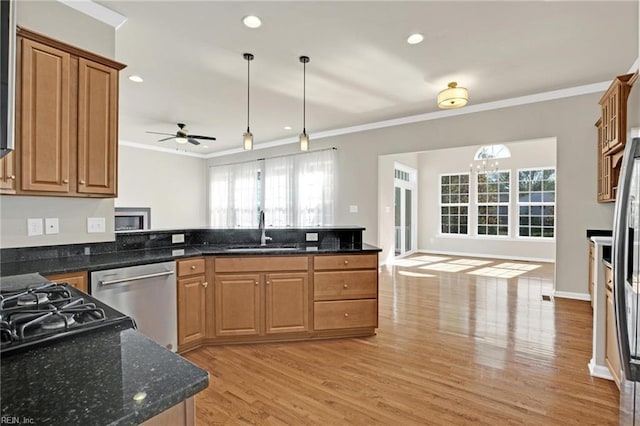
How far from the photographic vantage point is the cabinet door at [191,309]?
2783 millimetres

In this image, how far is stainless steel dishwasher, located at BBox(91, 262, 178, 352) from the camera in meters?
2.31

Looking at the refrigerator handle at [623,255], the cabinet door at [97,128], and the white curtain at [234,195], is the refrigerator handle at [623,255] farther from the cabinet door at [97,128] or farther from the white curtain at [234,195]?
the white curtain at [234,195]

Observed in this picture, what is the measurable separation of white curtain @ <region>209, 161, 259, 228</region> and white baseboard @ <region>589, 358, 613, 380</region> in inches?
278

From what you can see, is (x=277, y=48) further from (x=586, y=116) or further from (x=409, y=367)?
(x=586, y=116)

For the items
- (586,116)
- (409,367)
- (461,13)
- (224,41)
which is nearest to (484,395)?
(409,367)

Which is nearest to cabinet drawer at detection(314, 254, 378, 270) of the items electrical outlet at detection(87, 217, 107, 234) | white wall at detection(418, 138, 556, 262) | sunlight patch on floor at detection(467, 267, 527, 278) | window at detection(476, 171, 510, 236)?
electrical outlet at detection(87, 217, 107, 234)

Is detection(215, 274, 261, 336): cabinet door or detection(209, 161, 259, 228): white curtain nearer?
detection(215, 274, 261, 336): cabinet door

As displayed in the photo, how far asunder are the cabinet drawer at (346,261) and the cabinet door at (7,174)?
7.68 feet

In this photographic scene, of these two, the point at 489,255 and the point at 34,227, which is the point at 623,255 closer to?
the point at 34,227

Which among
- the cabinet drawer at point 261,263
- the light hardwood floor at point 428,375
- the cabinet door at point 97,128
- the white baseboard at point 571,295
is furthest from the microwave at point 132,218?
the white baseboard at point 571,295

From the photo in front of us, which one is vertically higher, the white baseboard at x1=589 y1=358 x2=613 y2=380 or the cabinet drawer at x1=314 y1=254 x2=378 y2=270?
the cabinet drawer at x1=314 y1=254 x2=378 y2=270

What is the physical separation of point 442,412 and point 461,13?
3.18m

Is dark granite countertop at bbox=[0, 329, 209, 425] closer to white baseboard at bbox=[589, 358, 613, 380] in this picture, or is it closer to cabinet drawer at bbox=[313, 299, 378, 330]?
cabinet drawer at bbox=[313, 299, 378, 330]

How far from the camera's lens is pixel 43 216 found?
2.45 m
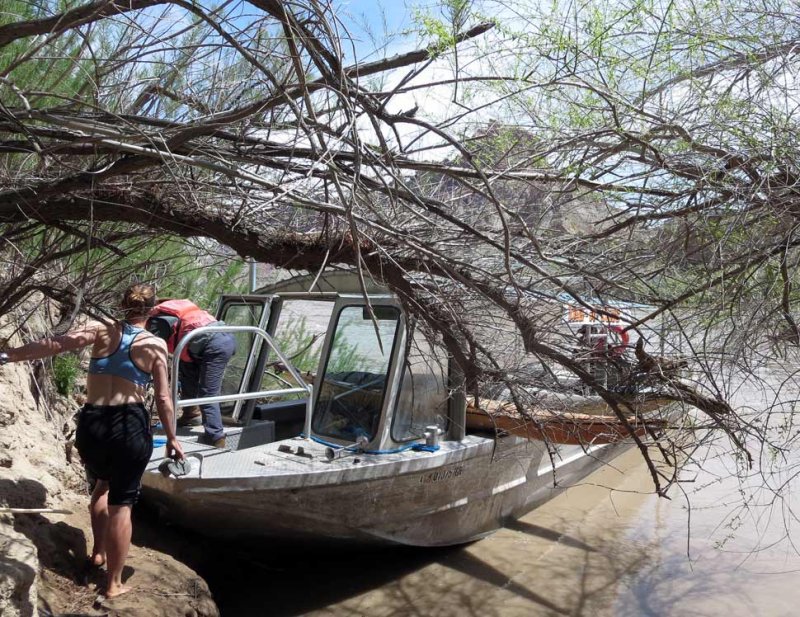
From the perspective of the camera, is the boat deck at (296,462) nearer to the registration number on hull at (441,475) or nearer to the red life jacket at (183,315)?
the registration number on hull at (441,475)

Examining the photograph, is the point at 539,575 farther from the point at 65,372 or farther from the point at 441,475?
the point at 65,372

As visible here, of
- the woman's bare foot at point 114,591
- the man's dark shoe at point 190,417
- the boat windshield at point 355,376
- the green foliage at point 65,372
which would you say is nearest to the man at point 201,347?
the man's dark shoe at point 190,417

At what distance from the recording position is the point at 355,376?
6598 mm

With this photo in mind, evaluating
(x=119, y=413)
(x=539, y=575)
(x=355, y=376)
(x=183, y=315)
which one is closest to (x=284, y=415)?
(x=355, y=376)

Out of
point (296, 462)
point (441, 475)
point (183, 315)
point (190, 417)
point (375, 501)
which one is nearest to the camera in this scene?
point (296, 462)

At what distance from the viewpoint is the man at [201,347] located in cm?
605

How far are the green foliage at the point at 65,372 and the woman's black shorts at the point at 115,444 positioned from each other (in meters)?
2.87

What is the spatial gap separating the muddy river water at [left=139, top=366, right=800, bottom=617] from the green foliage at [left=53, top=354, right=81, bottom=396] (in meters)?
2.00

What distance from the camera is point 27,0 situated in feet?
13.6

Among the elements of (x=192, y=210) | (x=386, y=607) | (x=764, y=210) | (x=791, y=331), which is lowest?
(x=386, y=607)

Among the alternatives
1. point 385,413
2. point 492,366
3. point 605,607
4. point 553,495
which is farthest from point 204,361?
point 553,495

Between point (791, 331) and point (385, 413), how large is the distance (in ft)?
10.2

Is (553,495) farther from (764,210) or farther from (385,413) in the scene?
(764,210)

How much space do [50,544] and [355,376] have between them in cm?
274
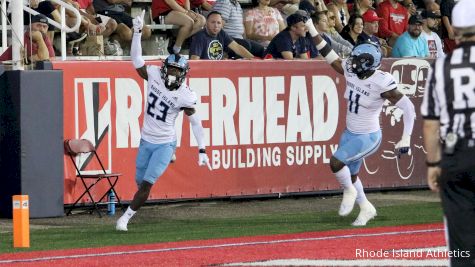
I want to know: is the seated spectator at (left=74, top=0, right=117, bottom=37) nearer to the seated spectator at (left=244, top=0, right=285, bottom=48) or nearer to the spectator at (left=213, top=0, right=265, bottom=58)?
the spectator at (left=213, top=0, right=265, bottom=58)

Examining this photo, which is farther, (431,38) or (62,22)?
(431,38)

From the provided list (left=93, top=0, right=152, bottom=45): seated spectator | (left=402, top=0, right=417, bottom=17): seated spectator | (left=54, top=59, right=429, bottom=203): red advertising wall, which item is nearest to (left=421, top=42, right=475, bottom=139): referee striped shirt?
(left=54, top=59, right=429, bottom=203): red advertising wall

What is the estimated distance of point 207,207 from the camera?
56.3ft

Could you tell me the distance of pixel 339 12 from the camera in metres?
20.9

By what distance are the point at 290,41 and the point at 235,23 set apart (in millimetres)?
1094

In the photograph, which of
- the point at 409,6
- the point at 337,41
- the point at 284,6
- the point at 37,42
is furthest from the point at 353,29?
the point at 37,42

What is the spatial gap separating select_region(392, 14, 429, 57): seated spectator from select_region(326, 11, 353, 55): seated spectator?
33.1 inches

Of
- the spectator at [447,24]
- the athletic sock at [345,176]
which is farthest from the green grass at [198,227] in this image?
the spectator at [447,24]

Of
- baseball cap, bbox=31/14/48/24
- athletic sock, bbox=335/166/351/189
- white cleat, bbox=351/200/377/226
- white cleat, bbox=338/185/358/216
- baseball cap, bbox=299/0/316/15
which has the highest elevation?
baseball cap, bbox=299/0/316/15

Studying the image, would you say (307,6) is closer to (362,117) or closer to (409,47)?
(409,47)

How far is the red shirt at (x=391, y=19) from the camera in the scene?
21266 millimetres

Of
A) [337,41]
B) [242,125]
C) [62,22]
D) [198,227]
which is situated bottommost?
[198,227]

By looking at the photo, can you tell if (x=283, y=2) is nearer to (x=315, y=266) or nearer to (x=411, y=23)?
(x=411, y=23)

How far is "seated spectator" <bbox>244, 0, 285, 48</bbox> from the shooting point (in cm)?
1942
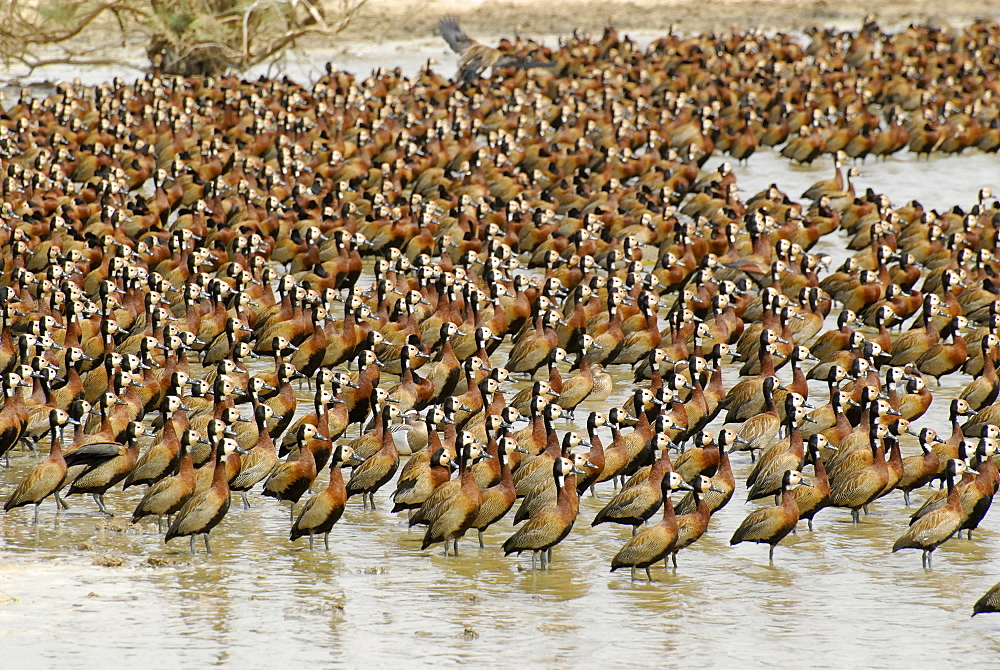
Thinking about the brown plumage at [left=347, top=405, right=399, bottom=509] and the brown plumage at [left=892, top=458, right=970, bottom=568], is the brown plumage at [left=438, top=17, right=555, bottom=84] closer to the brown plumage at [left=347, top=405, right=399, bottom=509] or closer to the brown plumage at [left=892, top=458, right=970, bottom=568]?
the brown plumage at [left=347, top=405, right=399, bottom=509]

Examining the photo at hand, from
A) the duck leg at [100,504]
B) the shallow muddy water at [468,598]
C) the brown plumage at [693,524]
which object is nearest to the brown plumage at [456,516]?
the shallow muddy water at [468,598]

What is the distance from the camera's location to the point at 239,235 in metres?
22.7

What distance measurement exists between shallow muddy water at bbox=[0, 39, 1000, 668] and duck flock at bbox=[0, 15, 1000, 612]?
0.30 m

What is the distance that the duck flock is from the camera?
13.4 meters

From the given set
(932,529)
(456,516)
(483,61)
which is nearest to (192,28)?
(483,61)

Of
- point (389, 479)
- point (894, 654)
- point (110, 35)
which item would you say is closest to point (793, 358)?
point (389, 479)

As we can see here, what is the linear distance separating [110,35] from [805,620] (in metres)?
46.9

--

Given task:
Output every entry word for word, but omit the pictures.

Result of the task:
How far from the photographic vantage point is the cabinet door at [191,309]?
2783 millimetres

In this image, how far is stainless steel dishwasher, located at BBox(91, 262, 178, 352) from the camera in meters?
2.31

Looking at the refrigerator handle at [623,255], the cabinet door at [97,128], and the white curtain at [234,195], is the refrigerator handle at [623,255] farther from the cabinet door at [97,128] or farther from the white curtain at [234,195]?
the white curtain at [234,195]

Observed in this picture, what is the measurable separation of white curtain @ <region>209, 161, 259, 228</region> and white baseboard @ <region>589, 358, 613, 380</region> in inches?
278

From what you can see, is (x=277, y=48) further from (x=586, y=116) or further from (x=409, y=367)?
(x=586, y=116)

For the items
- (586,116)
- (409,367)
- (461,13)
- (224,41)
which is nearest to (484,395)?
(409,367)

Which is nearest to cabinet drawer at detection(314, 254, 378, 270) of the items electrical outlet at detection(87, 217, 107, 234) | white wall at detection(418, 138, 556, 262) | sunlight patch on floor at detection(467, 267, 527, 278) | window at detection(476, 171, 510, 236)?
electrical outlet at detection(87, 217, 107, 234)

Is detection(215, 274, 261, 336): cabinet door or detection(209, 161, 259, 228): white curtain nearer?
detection(215, 274, 261, 336): cabinet door

As displayed in the photo, how far asunder are the cabinet drawer at (346,261) and the cabinet door at (7,174)?
7.68 feet

In this photographic scene, of these two, the point at 489,255 and the point at 34,227, which is the point at 623,255 closer to?
the point at 34,227

Which among
- the cabinet drawer at point 261,263
- the light hardwood floor at point 428,375
- the cabinet door at point 97,128
- the white baseboard at point 571,295
is furthest from the microwave at point 132,218?
the white baseboard at point 571,295

From the photo in front of us, which one is vertically higher, the white baseboard at x1=589 y1=358 x2=613 y2=380 or the cabinet drawer at x1=314 y1=254 x2=378 y2=270?
the cabinet drawer at x1=314 y1=254 x2=378 y2=270

What is the physical separation of point 442,412 and point 461,13?
3.18m

Is dark granite countertop at bbox=[0, 329, 209, 425] closer to white baseboard at bbox=[589, 358, 613, 380] in this picture, or is it closer to cabinet drawer at bbox=[313, 299, 378, 330]?
cabinet drawer at bbox=[313, 299, 378, 330]

How far from the camera's lens is pixel 43 216 found?
2.45 m
From the perspective of the camera, is the boat deck at (296,462) nearer to the registration number on hull at (441,475) or nearer to the red life jacket at (183,315)?
the registration number on hull at (441,475)

Examining the photograph, is the point at 539,575 farther from the point at 65,372 or farther from the point at 441,475?
the point at 65,372

As visible here, of
- the woman's bare foot at point 114,591
- the man's dark shoe at point 190,417
- the boat windshield at point 355,376
- the green foliage at point 65,372
which would you say is nearest to the man at point 201,347?
the man's dark shoe at point 190,417

At what distance from the recording position is the point at 355,376?
6598 mm

With this photo in mind, evaluating
(x=119, y=413)
(x=539, y=575)
(x=355, y=376)
(x=183, y=315)
which one is closest to (x=284, y=415)?
(x=355, y=376)

Out of
point (296, 462)
point (441, 475)
point (183, 315)
point (190, 417)
point (375, 501)
which one is nearest to the camera in this scene?
point (296, 462)

At what distance from the viewpoint is the man at [201,347] located in cm?
605

How far are the green foliage at the point at 65,372 and the woman's black shorts at the point at 115,444 positioned from each other (in meters)?
2.87

What is the spatial gap separating the muddy river water at [left=139, top=366, right=800, bottom=617] from the green foliage at [left=53, top=354, right=81, bottom=396] (in meters)?
2.00

What distance from the camera is point 27,0 situated in feet?
13.6

Among the elements of (x=192, y=210) | (x=386, y=607) | (x=764, y=210) | (x=791, y=331), which is lowest?
(x=386, y=607)

Among the alternatives
1. point 385,413
2. point 492,366
3. point 605,607
4. point 553,495
which is farthest from point 204,361?
point 553,495

Between point (791, 331) and point (385, 413), how large is the distance (in ft)?
10.2

Is (553,495) farther from (764,210) or farther from (385,413) in the scene?
(764,210)

How much space do [50,544] and [355,376] have between them in cm?
274
I want to know: is the seated spectator at (left=74, top=0, right=117, bottom=37) nearer to the seated spectator at (left=244, top=0, right=285, bottom=48) or nearer to the spectator at (left=213, top=0, right=265, bottom=58)?
the spectator at (left=213, top=0, right=265, bottom=58)

Examining this photo, which is farther, (431,38) or (62,22)?
(431,38)

From the provided list (left=93, top=0, right=152, bottom=45): seated spectator | (left=402, top=0, right=417, bottom=17): seated spectator | (left=54, top=59, right=429, bottom=203): red advertising wall, which item is nearest to (left=421, top=42, right=475, bottom=139): referee striped shirt?
(left=54, top=59, right=429, bottom=203): red advertising wall

What is the estimated distance of point 207,207 from the camera?
56.3ft

Could you tell me the distance of pixel 339 12 from the camera in metres?
20.9

By what distance are the point at 290,41 and the point at 235,23 set apart (in millimetres)?
1094

In the photograph, which of
- the point at 409,6
- the point at 337,41
- the point at 284,6
- the point at 37,42
is furthest from the point at 353,29?
the point at 37,42

What is the spatial gap separating select_region(392, 14, 429, 57): seated spectator from select_region(326, 11, 353, 55): seated spectator?
33.1 inches

Of
- the spectator at [447,24]
- the athletic sock at [345,176]
which is farthest from the green grass at [198,227] in this image?
the spectator at [447,24]

Of
- baseball cap, bbox=31/14/48/24
- athletic sock, bbox=335/166/351/189
- white cleat, bbox=351/200/377/226
- white cleat, bbox=338/185/358/216
- baseball cap, bbox=299/0/316/15
which has the highest elevation?
baseball cap, bbox=299/0/316/15

Studying the image, would you say (307,6) is closer to (362,117) or closer to (409,47)?
(409,47)

How far is the red shirt at (x=391, y=19) from the camera in the scene?
21266 millimetres

Of
A) [337,41]
B) [242,125]
C) [62,22]
D) [198,227]
which is situated bottommost?
[198,227]

By looking at the photo, can you tell if (x=283, y=2) is nearer to (x=315, y=266) or nearer to (x=411, y=23)?
(x=411, y=23)

How far is "seated spectator" <bbox>244, 0, 285, 48</bbox> from the shooting point (in cm)?
1942
Thinking about the brown plumage at [left=347, top=405, right=399, bottom=509] and the brown plumage at [left=892, top=458, right=970, bottom=568], is the brown plumage at [left=438, top=17, right=555, bottom=84] closer to the brown plumage at [left=347, top=405, right=399, bottom=509] or closer to the brown plumage at [left=892, top=458, right=970, bottom=568]?
the brown plumage at [left=347, top=405, right=399, bottom=509]

Examining the photo at hand, from
A) the duck leg at [100,504]
B) the shallow muddy water at [468,598]
C) the brown plumage at [693,524]
which object is nearest to the brown plumage at [456,516]?
the shallow muddy water at [468,598]

What is the distance from the camera's location to the point at 239,235 in metres?
22.7

What distance measurement exists between shallow muddy water at bbox=[0, 39, 1000, 668] and duck flock at bbox=[0, 15, 1000, 612]?
0.30 m

What is the distance that the duck flock is from the camera?
13.4 meters

From the given set
(932,529)
(456,516)
(483,61)
which is nearest to (192,28)?
(483,61)

Of
- point (389, 479)
- point (894, 654)
- point (110, 35)
which item would you say is closest to point (793, 358)?
point (389, 479)

As we can see here, what is the linear distance separating [110,35] from [805,620] (in metres)?
46.9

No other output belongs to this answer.